REQUIRED WORK –
1. Quote the stretch of the relativistic rocket passage from "I'm not sure" through "of 5.90 ltyr.".
2. Based on the relativistic rocket passage, decide whether each statement agrees with it. Answer yes or no for each, and quote the deciding words exactly. (a) A velocity of 0.99 ltyr/yr corresponds to a peak proper velocity of 7.0179 ltyr/yr. (b) The acceleration distance at 1g is 11.8 ltyr. (c) The figure of 52 is attributed to a table by Timothy dated 3/30.
3. Continue the relativistic rocket passage from the point where it stops.

SOURCE PASSAGE –

START

I'm not sure I understand what you mean by this first sentence.

> 0.99 ltyr/yr represents a peak proper velocity of 7.0179
> ltyr/yr and an acceleration distance (at 1g) of 5.90 ltyr.
> (I.e., a destination distance of 11.8 ltyr with 1g deceleration,
> also.  BTW, my astronomy book gives the distance to tau Ceti as
> 10.3+/-0.3 ltyr.)  What mass ratio does MARS require to decel-
> erate at 1g from this peak velocity?  (I think that's the 52,
> from Timothy's 3/30 table, that you're quoting, which is for
> 100 percent conversion of captured microwave energy to exhaust
> kinetic energy.)
> 2. An optimum antimatter rocket with a peak proper velocity Uend
> of 7.0179 ltyr/yr has an optimum constant exhaust velocity Vexh
> of 0.8851.  The required mass ratio (r = exp[asinh(Uend)/Vexh])

END

SOURCE DATA –

START

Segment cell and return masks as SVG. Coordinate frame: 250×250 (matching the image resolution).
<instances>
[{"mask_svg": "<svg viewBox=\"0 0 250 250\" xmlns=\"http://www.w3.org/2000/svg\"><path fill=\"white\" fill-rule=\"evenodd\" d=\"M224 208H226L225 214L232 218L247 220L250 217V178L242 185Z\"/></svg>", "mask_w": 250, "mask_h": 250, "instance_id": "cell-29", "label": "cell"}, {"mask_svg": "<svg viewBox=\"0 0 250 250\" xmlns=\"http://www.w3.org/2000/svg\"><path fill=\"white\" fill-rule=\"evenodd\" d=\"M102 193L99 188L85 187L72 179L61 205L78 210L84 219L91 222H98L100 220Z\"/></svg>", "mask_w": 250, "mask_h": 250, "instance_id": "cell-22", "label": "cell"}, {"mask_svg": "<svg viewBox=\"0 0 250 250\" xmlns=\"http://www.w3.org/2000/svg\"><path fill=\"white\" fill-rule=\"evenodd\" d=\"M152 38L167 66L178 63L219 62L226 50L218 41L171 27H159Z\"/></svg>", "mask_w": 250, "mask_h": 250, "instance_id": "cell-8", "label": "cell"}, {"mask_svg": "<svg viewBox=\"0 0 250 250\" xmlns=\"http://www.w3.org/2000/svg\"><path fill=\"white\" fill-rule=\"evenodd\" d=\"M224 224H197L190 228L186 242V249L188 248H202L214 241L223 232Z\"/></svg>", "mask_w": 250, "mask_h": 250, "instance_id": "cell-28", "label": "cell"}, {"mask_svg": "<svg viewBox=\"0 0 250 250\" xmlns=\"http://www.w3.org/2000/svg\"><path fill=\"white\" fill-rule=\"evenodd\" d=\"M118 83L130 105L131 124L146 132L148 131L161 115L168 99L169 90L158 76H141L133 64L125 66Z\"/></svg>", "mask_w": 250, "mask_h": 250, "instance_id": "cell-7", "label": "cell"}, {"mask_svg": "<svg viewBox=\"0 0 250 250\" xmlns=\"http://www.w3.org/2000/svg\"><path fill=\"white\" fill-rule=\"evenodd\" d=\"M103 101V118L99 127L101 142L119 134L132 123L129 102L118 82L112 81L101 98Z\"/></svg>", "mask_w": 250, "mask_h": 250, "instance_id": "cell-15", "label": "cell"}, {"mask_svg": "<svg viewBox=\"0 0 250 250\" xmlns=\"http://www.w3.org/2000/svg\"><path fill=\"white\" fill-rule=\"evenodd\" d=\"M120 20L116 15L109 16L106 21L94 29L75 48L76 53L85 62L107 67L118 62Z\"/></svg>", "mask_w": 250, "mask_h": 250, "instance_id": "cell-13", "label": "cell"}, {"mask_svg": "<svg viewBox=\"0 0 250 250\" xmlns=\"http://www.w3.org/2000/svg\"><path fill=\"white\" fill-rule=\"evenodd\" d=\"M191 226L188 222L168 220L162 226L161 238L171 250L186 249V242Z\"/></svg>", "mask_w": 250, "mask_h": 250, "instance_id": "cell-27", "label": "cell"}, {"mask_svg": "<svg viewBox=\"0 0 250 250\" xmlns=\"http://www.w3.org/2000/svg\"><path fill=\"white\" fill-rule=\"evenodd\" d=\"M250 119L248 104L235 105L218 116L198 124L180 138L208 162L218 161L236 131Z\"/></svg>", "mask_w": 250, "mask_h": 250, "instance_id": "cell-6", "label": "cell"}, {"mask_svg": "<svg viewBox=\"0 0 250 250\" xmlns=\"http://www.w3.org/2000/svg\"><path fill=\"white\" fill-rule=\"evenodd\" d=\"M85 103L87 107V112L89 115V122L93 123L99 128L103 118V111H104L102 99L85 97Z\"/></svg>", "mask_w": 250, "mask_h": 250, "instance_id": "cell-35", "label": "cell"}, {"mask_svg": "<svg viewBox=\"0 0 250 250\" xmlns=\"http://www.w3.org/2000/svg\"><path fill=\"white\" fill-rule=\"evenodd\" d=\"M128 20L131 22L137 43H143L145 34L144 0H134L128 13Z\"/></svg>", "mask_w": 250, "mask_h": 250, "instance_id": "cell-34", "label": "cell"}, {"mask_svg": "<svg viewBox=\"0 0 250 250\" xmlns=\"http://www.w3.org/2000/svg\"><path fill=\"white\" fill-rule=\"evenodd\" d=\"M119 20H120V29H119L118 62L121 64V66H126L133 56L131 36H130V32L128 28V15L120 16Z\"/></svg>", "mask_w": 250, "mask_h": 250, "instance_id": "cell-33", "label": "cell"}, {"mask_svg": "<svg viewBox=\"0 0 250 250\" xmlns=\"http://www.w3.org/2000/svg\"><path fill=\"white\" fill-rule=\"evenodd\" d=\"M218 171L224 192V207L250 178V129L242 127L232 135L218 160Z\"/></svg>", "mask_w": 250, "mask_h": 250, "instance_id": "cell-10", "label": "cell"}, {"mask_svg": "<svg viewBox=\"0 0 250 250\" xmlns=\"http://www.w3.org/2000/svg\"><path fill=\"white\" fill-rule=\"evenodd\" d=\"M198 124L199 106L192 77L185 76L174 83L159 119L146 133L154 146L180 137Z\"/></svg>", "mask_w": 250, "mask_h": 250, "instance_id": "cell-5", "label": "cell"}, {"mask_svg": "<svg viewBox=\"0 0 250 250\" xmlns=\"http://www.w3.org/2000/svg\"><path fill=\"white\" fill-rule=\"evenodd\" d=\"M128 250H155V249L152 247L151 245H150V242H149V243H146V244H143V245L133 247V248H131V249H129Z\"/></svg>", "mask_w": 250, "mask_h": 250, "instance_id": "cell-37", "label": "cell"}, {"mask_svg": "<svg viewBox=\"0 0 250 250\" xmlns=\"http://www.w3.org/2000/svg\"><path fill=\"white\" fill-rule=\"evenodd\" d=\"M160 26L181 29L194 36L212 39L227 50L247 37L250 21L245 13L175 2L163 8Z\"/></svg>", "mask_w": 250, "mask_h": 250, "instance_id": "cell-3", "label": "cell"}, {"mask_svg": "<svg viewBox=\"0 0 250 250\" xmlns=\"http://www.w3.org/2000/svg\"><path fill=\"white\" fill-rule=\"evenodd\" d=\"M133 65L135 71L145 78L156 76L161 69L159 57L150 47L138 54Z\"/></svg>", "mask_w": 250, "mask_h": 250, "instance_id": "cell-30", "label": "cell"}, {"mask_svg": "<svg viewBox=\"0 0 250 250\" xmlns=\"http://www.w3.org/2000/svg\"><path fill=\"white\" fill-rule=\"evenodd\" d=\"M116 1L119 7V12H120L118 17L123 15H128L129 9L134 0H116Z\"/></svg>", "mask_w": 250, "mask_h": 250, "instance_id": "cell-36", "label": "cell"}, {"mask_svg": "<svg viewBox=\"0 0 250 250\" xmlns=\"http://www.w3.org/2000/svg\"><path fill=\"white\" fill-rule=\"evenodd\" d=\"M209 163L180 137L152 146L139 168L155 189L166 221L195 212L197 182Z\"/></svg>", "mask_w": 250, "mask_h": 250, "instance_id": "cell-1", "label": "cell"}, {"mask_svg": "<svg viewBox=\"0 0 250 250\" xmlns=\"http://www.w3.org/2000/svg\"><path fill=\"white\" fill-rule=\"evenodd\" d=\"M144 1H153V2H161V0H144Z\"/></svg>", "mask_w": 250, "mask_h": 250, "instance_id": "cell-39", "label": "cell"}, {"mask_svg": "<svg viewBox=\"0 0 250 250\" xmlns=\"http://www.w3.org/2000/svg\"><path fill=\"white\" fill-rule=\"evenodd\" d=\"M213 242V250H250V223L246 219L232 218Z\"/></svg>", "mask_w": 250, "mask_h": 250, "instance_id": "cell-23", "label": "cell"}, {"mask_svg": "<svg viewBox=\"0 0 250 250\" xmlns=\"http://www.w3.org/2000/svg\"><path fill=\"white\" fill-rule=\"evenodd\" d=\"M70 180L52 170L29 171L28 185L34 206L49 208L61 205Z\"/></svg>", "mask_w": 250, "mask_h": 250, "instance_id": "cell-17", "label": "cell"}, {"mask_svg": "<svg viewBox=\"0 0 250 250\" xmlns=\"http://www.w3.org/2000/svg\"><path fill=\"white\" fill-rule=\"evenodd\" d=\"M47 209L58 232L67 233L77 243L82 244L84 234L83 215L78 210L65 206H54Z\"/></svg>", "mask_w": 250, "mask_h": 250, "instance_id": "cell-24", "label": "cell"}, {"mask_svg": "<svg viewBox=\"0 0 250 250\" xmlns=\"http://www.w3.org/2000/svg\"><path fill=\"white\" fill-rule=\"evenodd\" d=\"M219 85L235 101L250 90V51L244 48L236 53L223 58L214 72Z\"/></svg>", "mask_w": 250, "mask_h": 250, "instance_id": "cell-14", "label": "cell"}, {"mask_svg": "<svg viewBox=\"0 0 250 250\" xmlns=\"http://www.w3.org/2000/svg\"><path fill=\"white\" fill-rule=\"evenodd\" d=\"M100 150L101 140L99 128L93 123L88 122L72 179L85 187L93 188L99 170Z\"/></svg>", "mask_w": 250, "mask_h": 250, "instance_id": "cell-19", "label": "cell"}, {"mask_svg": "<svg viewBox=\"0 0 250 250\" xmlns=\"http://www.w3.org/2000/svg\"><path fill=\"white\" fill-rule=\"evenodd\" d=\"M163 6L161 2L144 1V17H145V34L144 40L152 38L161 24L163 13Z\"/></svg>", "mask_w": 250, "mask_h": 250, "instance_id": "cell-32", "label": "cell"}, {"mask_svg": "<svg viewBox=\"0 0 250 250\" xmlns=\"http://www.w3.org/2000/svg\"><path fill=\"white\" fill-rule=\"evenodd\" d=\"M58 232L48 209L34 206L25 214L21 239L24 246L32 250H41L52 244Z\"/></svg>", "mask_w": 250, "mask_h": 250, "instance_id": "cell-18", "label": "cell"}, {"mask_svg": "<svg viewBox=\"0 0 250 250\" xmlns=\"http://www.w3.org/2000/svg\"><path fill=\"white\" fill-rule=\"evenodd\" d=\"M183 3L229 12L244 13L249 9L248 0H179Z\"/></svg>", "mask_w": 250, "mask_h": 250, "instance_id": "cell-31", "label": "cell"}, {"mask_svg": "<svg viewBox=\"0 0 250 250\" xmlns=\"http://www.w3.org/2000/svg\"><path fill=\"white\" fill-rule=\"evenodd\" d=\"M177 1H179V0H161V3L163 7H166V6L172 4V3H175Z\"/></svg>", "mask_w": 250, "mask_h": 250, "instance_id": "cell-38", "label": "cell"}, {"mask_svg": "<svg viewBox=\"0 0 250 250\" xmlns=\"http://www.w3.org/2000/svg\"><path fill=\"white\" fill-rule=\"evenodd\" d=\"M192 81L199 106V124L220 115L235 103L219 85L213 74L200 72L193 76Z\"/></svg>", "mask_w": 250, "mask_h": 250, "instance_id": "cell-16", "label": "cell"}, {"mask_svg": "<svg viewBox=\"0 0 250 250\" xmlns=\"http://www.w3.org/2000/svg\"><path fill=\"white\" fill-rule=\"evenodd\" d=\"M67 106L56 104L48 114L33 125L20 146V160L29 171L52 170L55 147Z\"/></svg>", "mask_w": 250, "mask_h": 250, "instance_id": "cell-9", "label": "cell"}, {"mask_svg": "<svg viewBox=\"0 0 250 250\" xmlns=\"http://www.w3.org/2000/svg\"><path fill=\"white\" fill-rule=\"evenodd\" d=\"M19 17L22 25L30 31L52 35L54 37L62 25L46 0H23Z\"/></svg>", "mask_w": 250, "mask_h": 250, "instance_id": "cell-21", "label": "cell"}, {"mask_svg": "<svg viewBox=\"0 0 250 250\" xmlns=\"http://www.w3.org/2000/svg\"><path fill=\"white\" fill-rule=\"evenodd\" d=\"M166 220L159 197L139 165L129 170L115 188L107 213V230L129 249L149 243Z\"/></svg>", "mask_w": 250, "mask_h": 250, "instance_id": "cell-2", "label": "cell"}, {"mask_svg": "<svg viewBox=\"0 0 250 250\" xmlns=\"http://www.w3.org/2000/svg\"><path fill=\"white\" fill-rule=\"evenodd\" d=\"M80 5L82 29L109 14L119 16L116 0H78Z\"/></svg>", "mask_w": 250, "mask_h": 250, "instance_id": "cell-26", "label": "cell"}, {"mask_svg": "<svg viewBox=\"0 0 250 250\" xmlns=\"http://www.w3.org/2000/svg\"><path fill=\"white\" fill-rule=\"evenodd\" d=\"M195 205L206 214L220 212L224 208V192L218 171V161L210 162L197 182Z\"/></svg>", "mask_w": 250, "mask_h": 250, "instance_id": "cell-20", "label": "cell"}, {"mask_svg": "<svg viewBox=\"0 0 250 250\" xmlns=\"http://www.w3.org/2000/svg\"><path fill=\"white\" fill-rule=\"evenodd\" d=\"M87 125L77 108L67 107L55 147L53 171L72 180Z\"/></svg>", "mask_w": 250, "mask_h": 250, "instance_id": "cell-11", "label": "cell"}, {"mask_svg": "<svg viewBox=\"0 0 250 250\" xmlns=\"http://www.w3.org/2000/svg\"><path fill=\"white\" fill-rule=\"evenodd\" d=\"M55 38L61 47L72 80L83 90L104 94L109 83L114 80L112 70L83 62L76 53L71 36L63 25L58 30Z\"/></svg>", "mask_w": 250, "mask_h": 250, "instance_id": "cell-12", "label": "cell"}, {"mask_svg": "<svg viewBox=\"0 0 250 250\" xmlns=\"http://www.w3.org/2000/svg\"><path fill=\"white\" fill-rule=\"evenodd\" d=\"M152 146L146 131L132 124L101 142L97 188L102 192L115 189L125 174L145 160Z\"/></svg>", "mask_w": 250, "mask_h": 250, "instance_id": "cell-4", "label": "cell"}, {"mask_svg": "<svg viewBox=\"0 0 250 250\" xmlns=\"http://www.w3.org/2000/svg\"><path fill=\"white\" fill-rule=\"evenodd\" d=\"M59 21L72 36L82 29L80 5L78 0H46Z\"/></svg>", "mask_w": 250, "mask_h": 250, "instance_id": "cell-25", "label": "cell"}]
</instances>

END

SOLVED TASKS –
1.
I'm not sure I understand what you mean by this first sentence.

> 0.99 ltyr/yr represents a peak proper velocity of 7.0179
> ltyr/yr and an acceleration distance (at 1g) of 5.90 ltyr.

2.
(a) Yes: "0.99 ltyr/yr represents a peak proper velocity of 7.0179"
(b) No: "an acceleration distance (at 1g) of 5.90 ltyr."
(c) Yes: "from Timothy's 3/30 table"

3.
> is 19.89.  (These calculations assume no energy losses, but also
> assume no gain from optimizing the exhaust-velocity profile.)

Okay, I stand corrected on the mass ratio point.  but at least we can 
make microwaves  :)  (and don't tell me about the nine or so anti 
hydrogens that CERN got to live about 40 nanoseconds)  

I do think we should explore anti-matter rockets and see if they solve 
any of the really hard problems (like energy cost)